Mining companies were assisted in their search for a solution to this dilemma by the soft market conditions of the last few years. This made it possible for them to conclude lump-sum agreements with insurers which also covered losses from business interruption without property damage triggers. The limits for these have steadily increased as market conditions have become softer.
Individual risk assessment necessary
What is needed, however, is a different approach: risks must be correctly assessed if they are to be insured commensurately. This requires experts in the field of mining who can work closely together with the respective clients. Munich Re has developed a questionnaire for this purpose, which forms the basis for the individual risk assessment. This should help calculate the critical risk scenarios, based on which the scope of cover and limits of indemnity can then be determined. The relevant factors include the age of the TSF, its probable service life, and the expected output of the operations. One exclusion criterion, for example, would be if the level of the sludge in the retention basin was just below the top of the dam. That would pose a substantial risk of the dam overflowing in the next heavy rain event.

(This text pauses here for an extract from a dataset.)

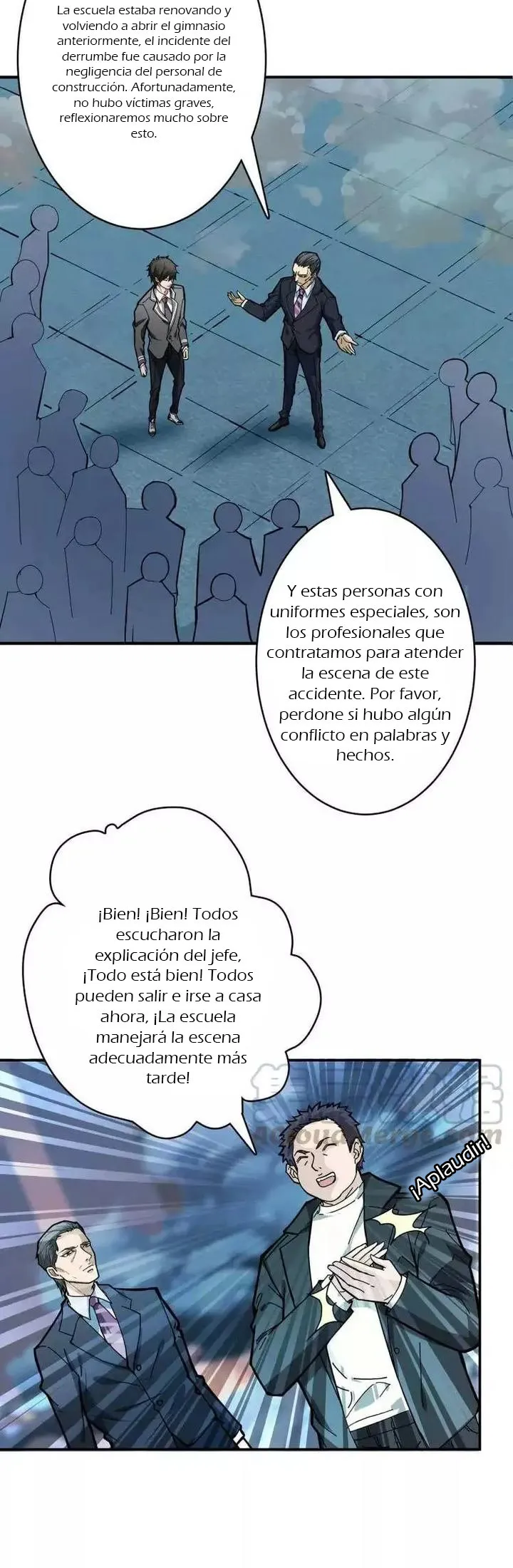 god slayer Capítulo 18 en Línea - página 14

If the questionnaire produces no exclusion criteria, the next step is for the underwriters to individually determine the stability of the tailings dams based on geotechnical reports. This is because each of these structures is different due to the varying geological conditions. Some of the important factors here are the material the dams are made from, the method in which they have been raised, and the properties of the soil on which they were built. In this evaluation process, Munich Re has the advantage that it has been supporting individual mining projects for decades and can draw on the expertise gained in this area.
Lump-sum covers for risks emanating from tailings dams harbour substantial risks for insurers because clients are requesting ever-larger sums insured. Insurers will have no option but to separate mining from general property insurance, and to find individual solutions in the same way as is customary in oil and gas business. In Corporate Insurance Partner, Munich Re has already adopted this approach with an experienced team of experts for various industries, and has also created a successful model for technical underwriting with its experienced mining team.

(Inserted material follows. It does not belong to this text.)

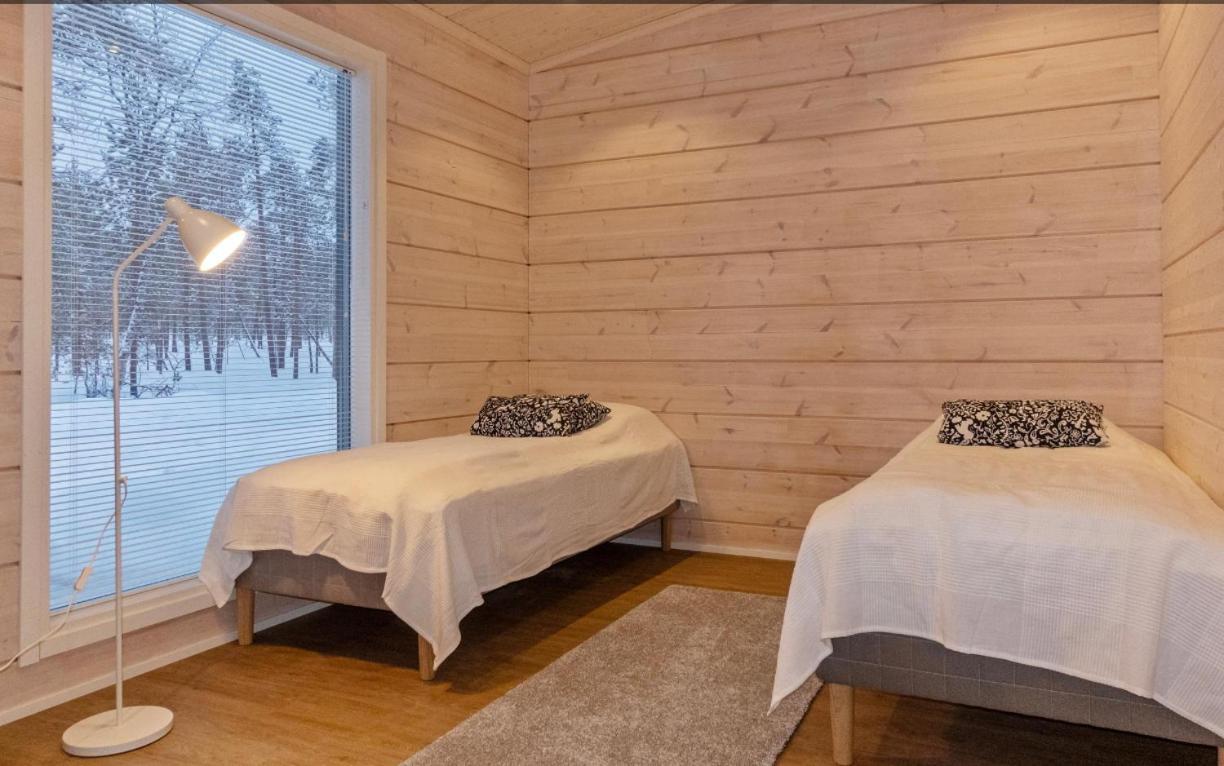 Villa Paadari Inari Esterno foto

How sludge basins are formed
In order to get at valuable minerals, mining companies extract large quantities of rock. This first has to be ground down, and is then generally processed with the addition of chemical solutions. The lower the concentration of valuable materials, the higher the proportion of waste sludge that accrues. These tailings, as they are called, are sometimes contaminated with chemicals and are pumped into large sludge basins. The basins are generally contained by earthworks. Since the period during which a mine can be operated at a profit is usually extended by increases in raw material prices, the sludge basin frequently needs to be expanded. The companies manage this problem by successively raising the retaining dam.

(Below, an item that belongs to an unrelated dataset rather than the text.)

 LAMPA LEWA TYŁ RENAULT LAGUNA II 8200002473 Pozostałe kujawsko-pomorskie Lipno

Tailings dams are of varying stability, depending on their design. With the popular upstream design, the upper layer of wash residue is dried and used as the foundation for the next-higher earth barrage (see the diagram on the left). This variant has the advantage that the dam can be erected with little effort and therefore at a low cost. However, earthworks like these are the least stable, particularly if raised too quickly, i.e. before the top layer of waste has dried sufficiently. Much more solid structures are obtained if the original dam is raised centreline (2) or downstream (3).